> Kesulitannya adalah > jika petugas medis mengabaikan reaksi emosional dari pasien-pasiennya, terlepas adanya bukti/tidak terkait emosi yang memengaruhi kesembuhan.
> Bagi pasien, informasi dari perawat/dokter memberikan peluang untuk menenangkan/berputus asa.
-----
Pikiran Tubuh: Bagaimana Emosi Memengaruhi Kesehatan.
Robert Ader, seorang ahli psikologi, dalam penelitiannya menemukan bahwa sistem kekebalan tubuh sama seperti otak yang mampu belajar. Artinya, jalur biologis yang membuat otak, emosi, & tubuh tidak pernah terpisah tetapi berhubungan erat.
> Hormon yang dilepaskan saat mengalami stress dapat menghubungkan emosi dengan sistem kekebalan tubuh.
> Katekolamin, kortisol, prolactin, memiliki pengaruh kuat terhadap sel kekebalan.
> Ketika hormon-hormon tersebut tersebar di seluruh tubuh maka fungsi sel kekebalan dihambat.
(Stress menekan perlawanan sistem kekebalan untuk sementara. Apabila stress terus menerus, maka penekanan tersebut bisa permanen).
-----
Dr. Camran Ngechat ahli bedah laparoskopi ginekologi dari Stanford University mengakui adanya peran emosi dalam ilmu kedokteran.
Ia mengungkapkan bahwa seandainya seorang pasien dijadwalkan operasi, namun dia panik & tak mau dioperasi hari itu maka lebih baik diundur & dijadwalkan ulang saat ia merasa tenang sebab ketakutan bisa menyebabkan pendarahan, mudah terkena infeksi, & komplikasi. Maka jauh lebih baik saat ia tenang.
> Hal ini menunjukkan jika > rasa panik & cemas meningkatkan rekanan darah & menyebabkan pembuluh darah melebar.
> Orang yang mengalami kecemasan kronis, mengalami kesedihan & pesimisme berkepanjangan, permusuhan tak henti-hentinya, sinis/kecurigaan terus menerus memiliki resiko >> 2x lipat terserang penyakit asma, arthritis, sakit kepala, tukak lambung, jantung (Mostly these disease happened to people).
> Menurut Peter Kaufman, pejabat kepala Behavioral Medicine Branch of the National Heart, Lung, & Blood Institute menjelaskan jika belum bisa dipastikan apakah amarah/sikap bermusuhan menjadi penyebab timbulnya penyakit arteri koroner awal/akan memperparah jika penyakit jantung menyerang, atau keduanya.
Akan tetapi jika amarah terus menerus berulang menyebabkan stress tambahan bagi jantung dengan meningkatkan laju denyut jantung & tekanan darah.
Apabila jantung berdenyut lebih cepat & tekanan darah tinggi karena terbiasa marah-marah maka bisa menyebabkan >> timbunan plak menumpuk lebih cepat & terjadi arteri koroner.

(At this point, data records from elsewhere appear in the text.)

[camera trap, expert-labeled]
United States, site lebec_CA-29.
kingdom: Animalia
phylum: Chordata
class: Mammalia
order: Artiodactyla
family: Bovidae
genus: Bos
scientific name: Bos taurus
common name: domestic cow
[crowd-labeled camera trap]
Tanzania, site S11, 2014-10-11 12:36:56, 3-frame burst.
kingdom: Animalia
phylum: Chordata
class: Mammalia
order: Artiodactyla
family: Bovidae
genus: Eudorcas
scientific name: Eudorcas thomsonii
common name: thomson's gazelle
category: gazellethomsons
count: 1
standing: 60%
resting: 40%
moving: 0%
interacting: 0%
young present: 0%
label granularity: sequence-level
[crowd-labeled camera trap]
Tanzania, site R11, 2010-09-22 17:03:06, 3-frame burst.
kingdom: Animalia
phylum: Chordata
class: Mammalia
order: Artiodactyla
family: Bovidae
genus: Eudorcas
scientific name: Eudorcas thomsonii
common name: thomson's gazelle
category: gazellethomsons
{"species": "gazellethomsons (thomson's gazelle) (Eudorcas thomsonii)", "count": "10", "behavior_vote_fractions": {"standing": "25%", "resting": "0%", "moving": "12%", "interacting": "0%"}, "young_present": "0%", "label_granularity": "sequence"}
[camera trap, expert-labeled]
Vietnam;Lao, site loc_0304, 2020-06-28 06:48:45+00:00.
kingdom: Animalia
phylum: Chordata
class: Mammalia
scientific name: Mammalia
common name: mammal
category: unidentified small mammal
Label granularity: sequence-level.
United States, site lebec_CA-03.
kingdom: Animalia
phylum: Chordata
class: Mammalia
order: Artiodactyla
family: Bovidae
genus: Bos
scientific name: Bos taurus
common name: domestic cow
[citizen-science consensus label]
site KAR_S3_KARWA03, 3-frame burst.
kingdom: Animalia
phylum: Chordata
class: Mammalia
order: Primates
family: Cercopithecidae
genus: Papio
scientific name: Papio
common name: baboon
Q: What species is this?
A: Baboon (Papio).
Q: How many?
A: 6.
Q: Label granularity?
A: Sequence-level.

> Akan tetapi, tidak mengindikasikan juga jika seseorang memiliki perasaan kronis seperti itu akan mudah sakit.
-----
Amarah & Dampaknya
> Studi di Stanford University medical school terhadap 1.021 pria & wanita yang pernah mengalami serangan jantung memperlihatkan jika kaum pria yang cenderung agresif & suka bermusuhan lebih memiliki risiko terkena serangan jantung berikutnya & jika memiliki kadar kolestrol tinggi maka risiko dari marah menjadi > 5x lipat lebih tinggi.
> Menjadi marah bisa melipatgandakan risiko penyakit jantung bagi orang-orang yang telah memiliki penyakit jantung.
> Akan tetapi hal tersebut tidak menjadikan orang harus menekan amarahnya saat perasaan marah muncul pada tempatnya. Sebab jika berusaha menekan perasaan amarah maka dapat meningkatkan tekanan darah.
> Williams menegaskan hal yang tak kalah penting adalah saat sikap memusuhi muncul yang juga berbahaya bagi kesehatan. Terlebih jika sikap permusuhan itu muncul terus menerus & membentuk gaya kepribadian hingga menjadi sikap curiga & sinisme, ada kecenderungan mencela & berkomentar, dan mudah tersinggung.